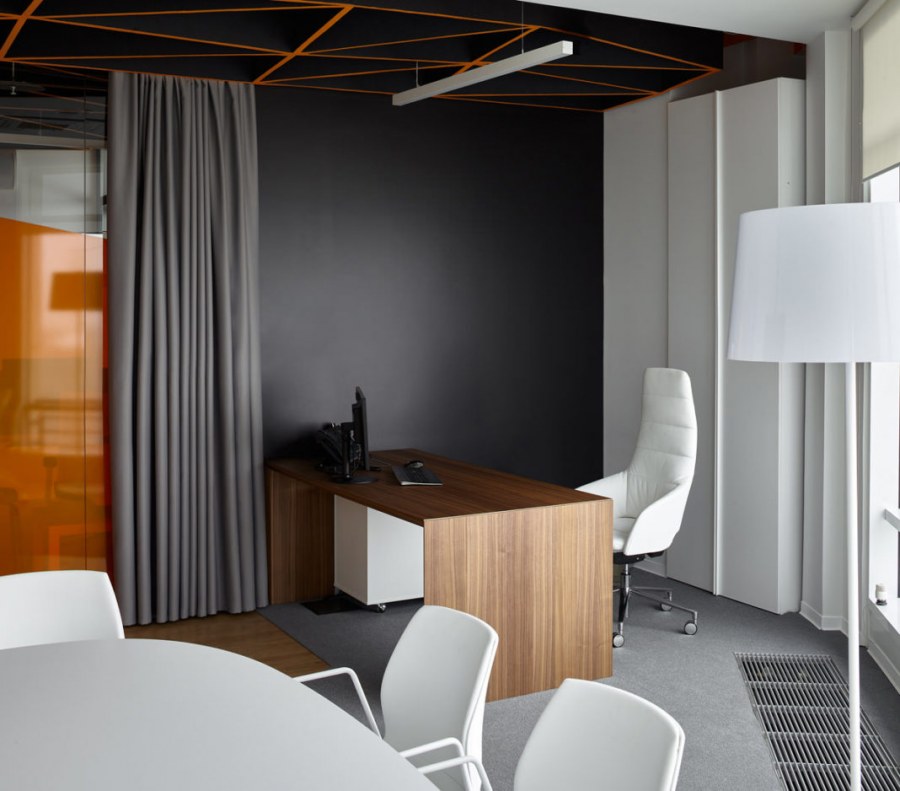 Ирина Кузина дизайнер интерьера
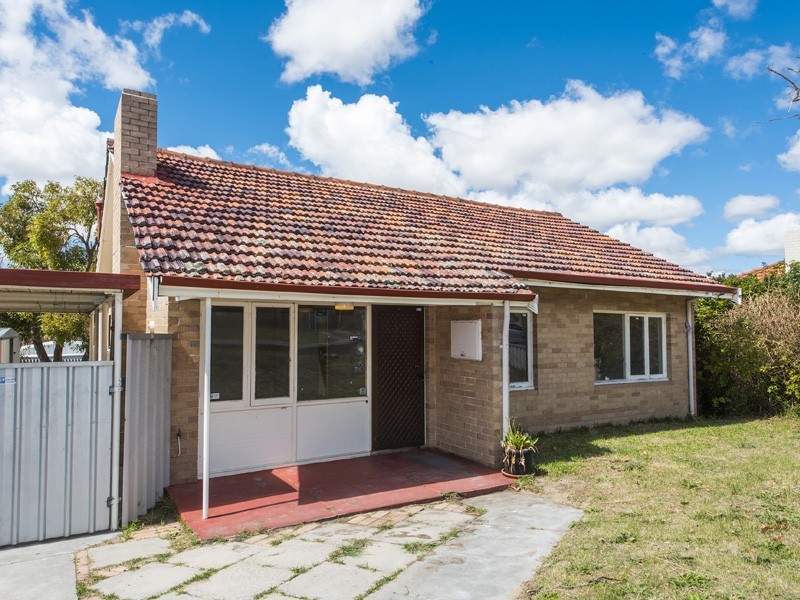 14 Chilgrove Way, Balga WA 6061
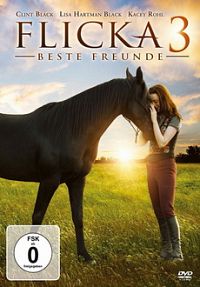 Flicka Country Pride 2012 DVDRip XviD-iGNiTiON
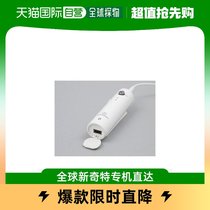 (Japan Direct mail) Iron Triangle ATH-BT02 USB compatible AC adapter AD-SU505JEA iron triangle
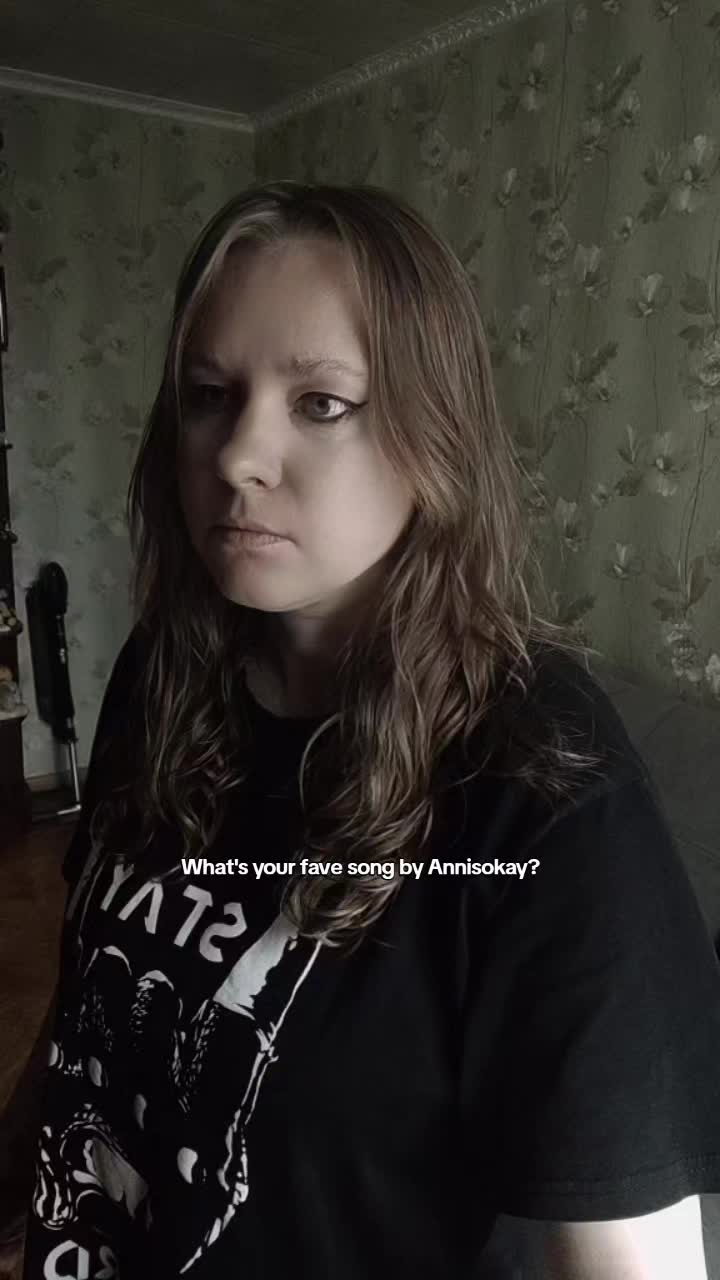 @no_music_no_life
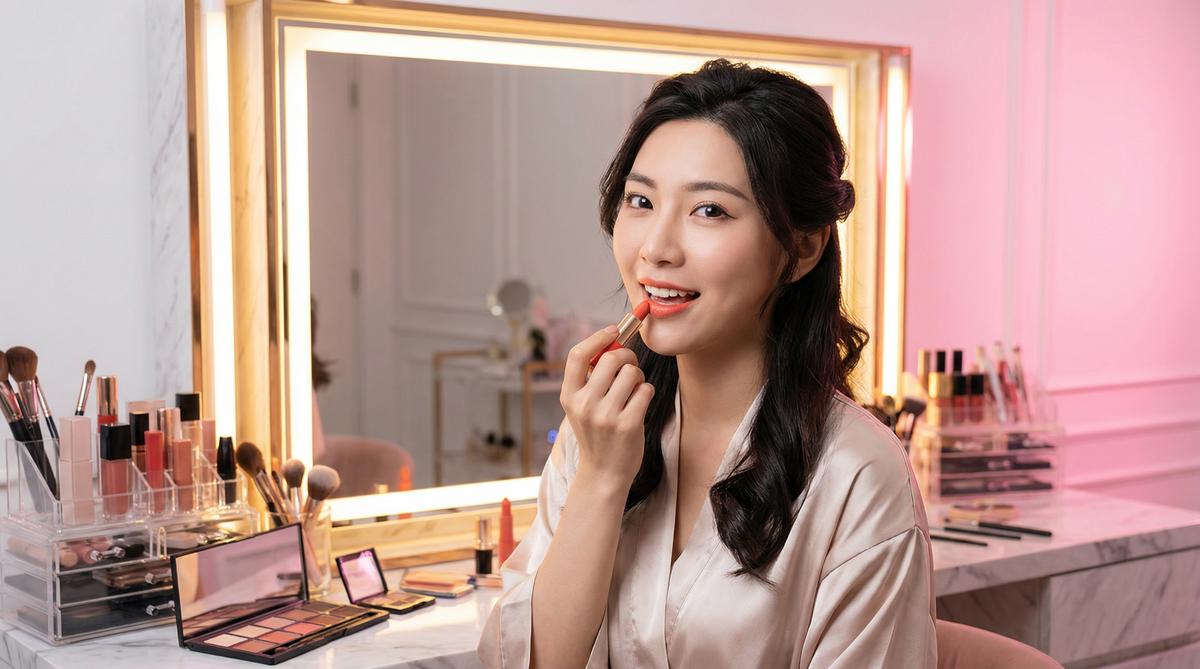 海角网热门视频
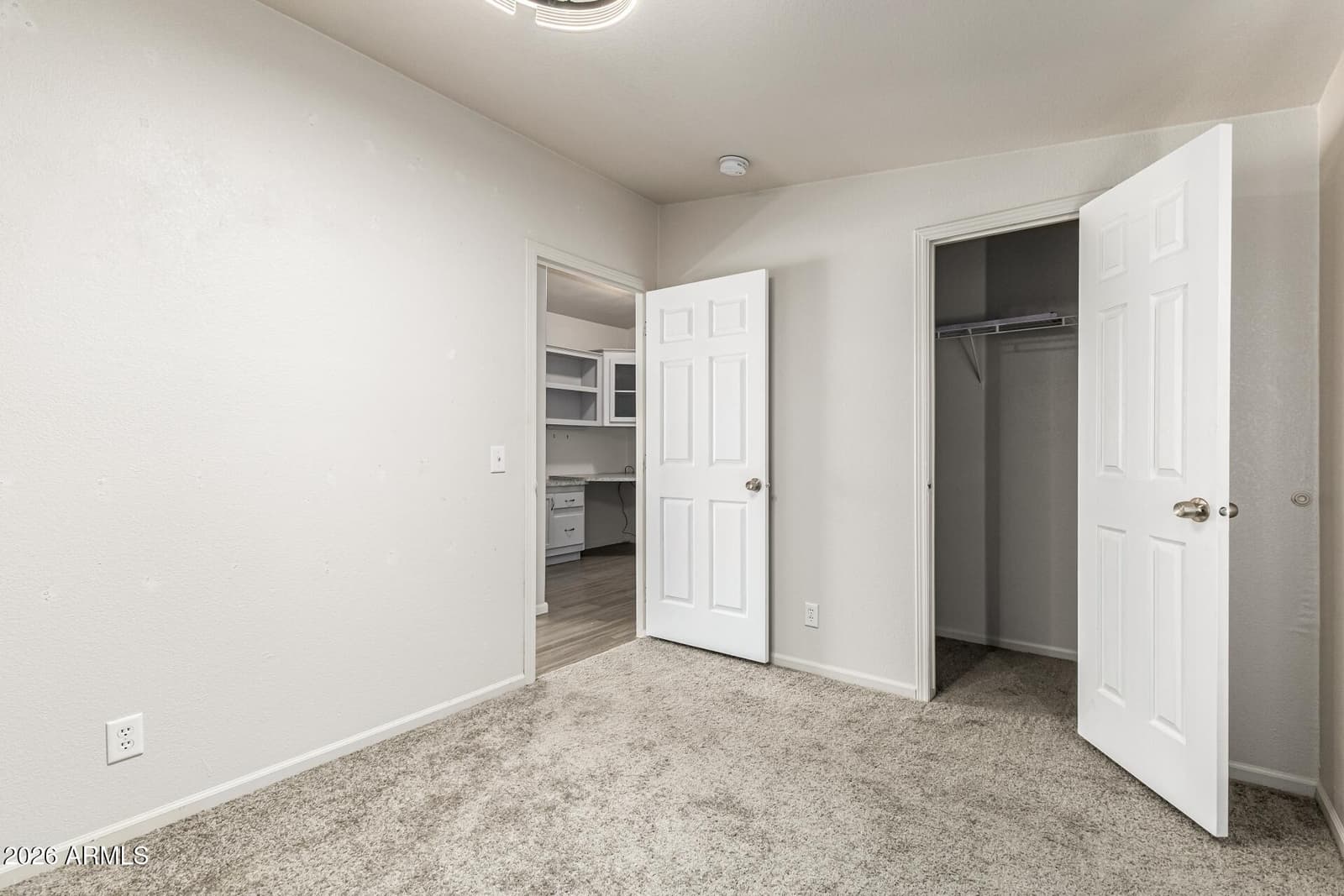 2200 N DELAWARE Drive 69, Apache Junction, AZ 85120 — photo 33 of 49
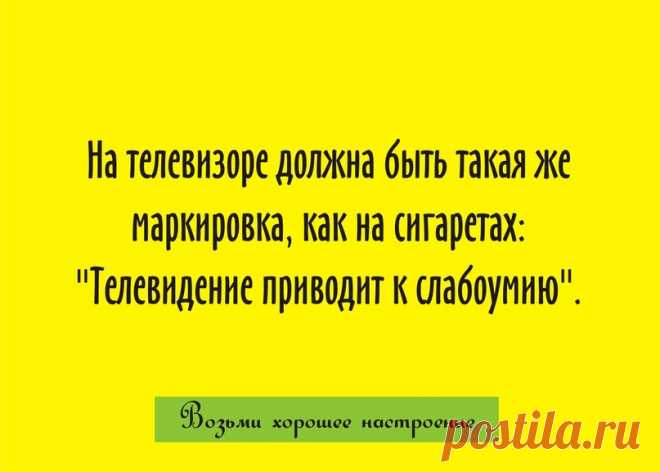 hDeW5dyxGPY.jpg (807×577)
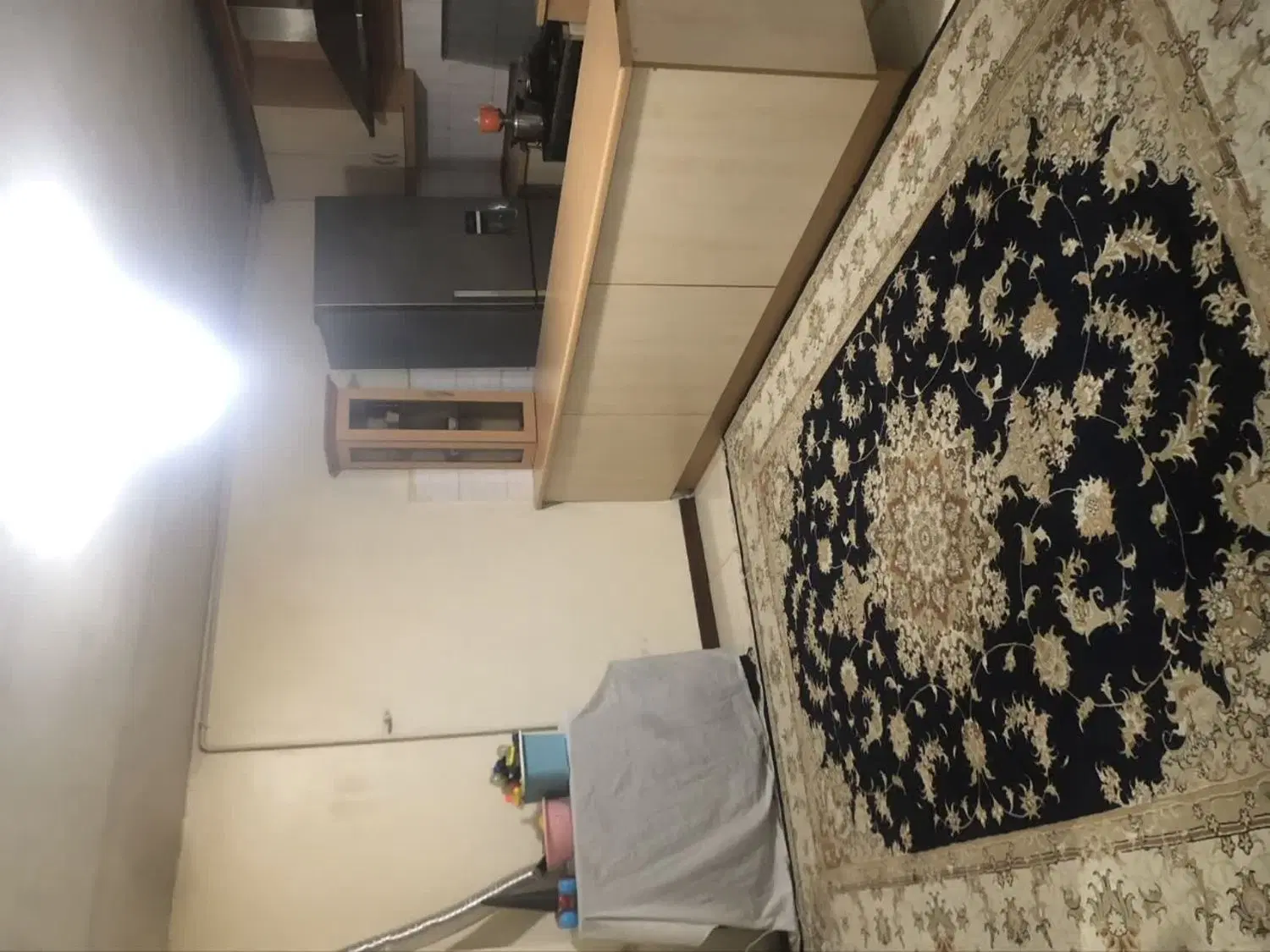اجاره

= = = = =

_Exercise instructions:_ Transcribe exactly the lines above, running from the one that contains "Flicka Country Pride" through the final line of the listing, and skip every picture.

_Output:_
 Flicka Country Pride 2012 DVDRip XviD-iGNiTiON
 (Japan Direct mail) Iron Triangle ATH-BT02 USB compatible AC adapter AD-SU505JEA iron triangle
 @no_music_no_life
 海角网热门视频
 2200 N DELAWARE Drive 69, Apache Junction, AZ 85120 — photo 33 of 49
 hDeW5dyxGPY.jpg (807×577)
اجاره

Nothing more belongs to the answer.